Imprenditori suicidi, collettivismo strisciante e precari sindacalizzati

di CLAUDIO ROMITI

Il 4 dicembre scorso si è impiccato il gestore di un bar nel centro di Treviso. Aveva solo 37 anni. Si tratta dell’ennesima vittima di un disastro economico e culturale senza precedenti, se non nella catastrofe della seconda guerra mondiale. Soprattutto nel  Veneto, terra in cui la dignità si coniuga con il senso di responsabilità individuale, la crisi di un Paese impazzito sta letteralmente distruggendo l’orizzonte di tutti quei produttori privati, imprenditori e salariati, che hanno sempre contato sulle proprie forze per costruire un futuro per sé e per i propri figli. Ma l’impressionante aumento delle pretese fiscali dello Stato ladro (e dei suoi enti territoriali), unito al combinato disposto del relativo effetto recessivo e della congiuntura internazionale, stanno mettendo con le spalle al muro le zone più trainanti del Nord. Zone in cui si produce e si pagano le imposte quasi fino all’ultimo euro.  E quando il nodo scorsoio di un fisco disumano si stringe fino al soffocamento, molti imprenditori strutturati a vivere sempre in regola con lo stesso Stato ladro non trovano altra via di fuga che quella di un gesto estremo.

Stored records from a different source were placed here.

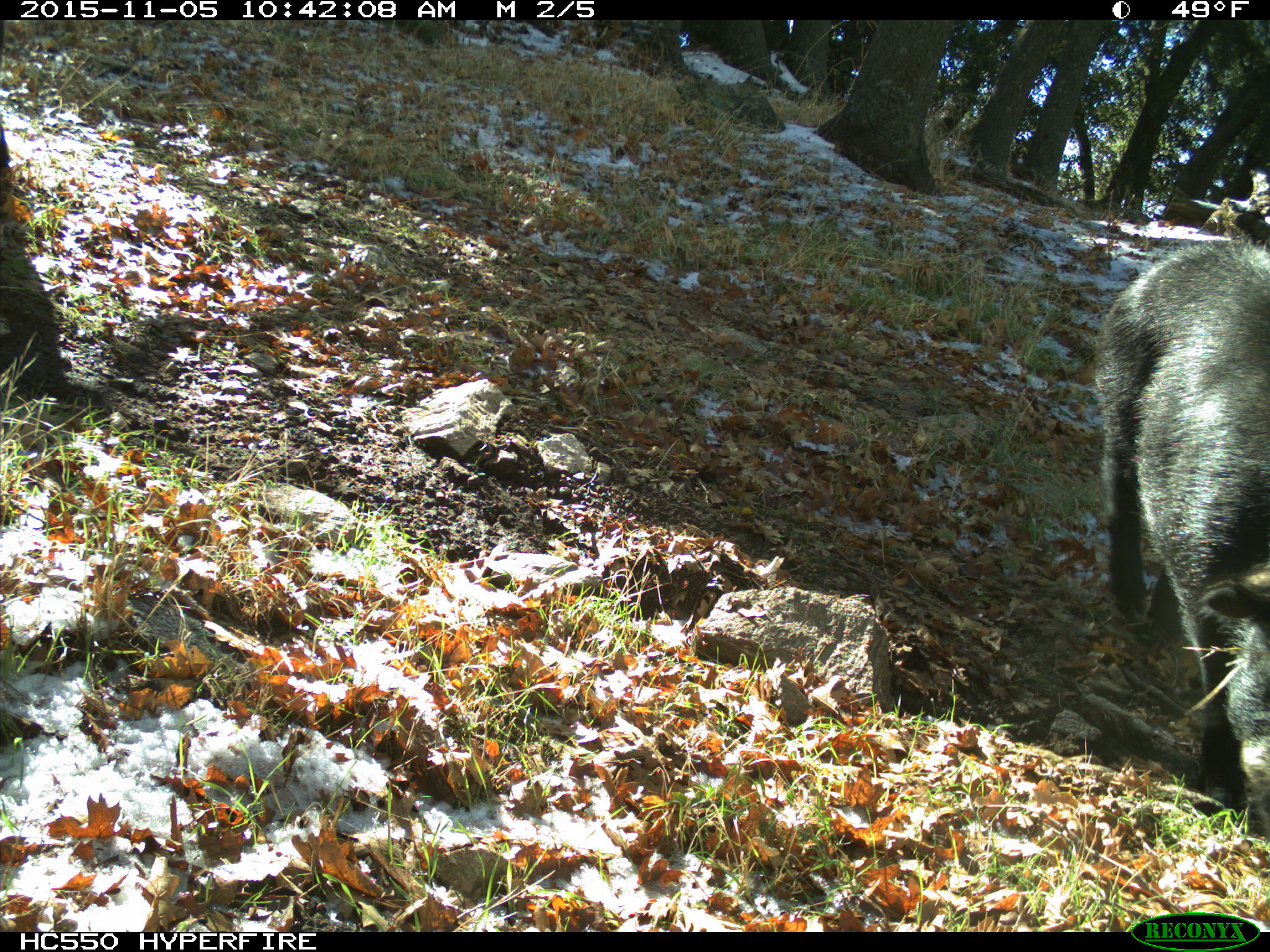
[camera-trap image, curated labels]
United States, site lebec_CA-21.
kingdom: Animalia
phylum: Chordata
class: Mammalia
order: Artiodactyla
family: Suidae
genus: Sus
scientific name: Sus scrofa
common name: wild boar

Costoro, eroi silenziosi di un sistema che li ha sfruttati fino alla morte, non scelgono la strada della protesta, sindacalmente organizzata, di quei numerosi gruppi sostenuti e sponsorizzati dalla sinistra politica e mediatica. Se ne vanno senza clamore, evitando di salire sui tetti per rivendicare il proprio buon diritto a non farsi strangolare dalla democrazia del consenso. E la loro dipartita, bisogna cominciare a dirlo senza paura, dipende in parte proprio da quell’esercito di assistiti e di pubblici “precarizzati” che, protestando fragorosamente per ottenere uno stipendio a prescindere da tutto, vengono mitizzati dalle grancasse mediatiche del collettivismo nostrano. Accontentando questi ultimi, difatti, non si fa altro che aumentare una spesa pubblica sempre più fuori controllo, cresciuta anche sotto la presunta austerità del governo Monti, la quale finisce per gravare sulle categorie più esposte del settore privato. Quelle che producono la vera ricchezza del Paese, tanto per intenderci.

Ciononostante il minculpop dei vari telegiornali di orientamento sinistrorso continua a bombardare il popolo, da troppi decenni affetto da una sorta di collettivismo striscinante, con una raffica di servizi propagandistici con al centro un trito diritto al lavoro, oramai declinato in un fallimentare diritto al vitalizio. E lo si fa con l’idea, tipica di chi pensa che esistano pasti gratis, che il costo di caricare sulla schiena di chi lavora sul serio ulteriori eserciti di sovvenzionati sia sempre e comunque sostenibile.  Ma oramai è sempre più evidente che l’esistenza economica ed anche, ahinoi, quella fisica della categoria in estinzione dei produttori privati dipende da un meccanismo impazzito che regala a porci e cani  assegni in bianco,  facendone pagare il conto a chi opera nel mare magnum del libero mercato. Trattasi di un vero e proprio suicidio collettivo.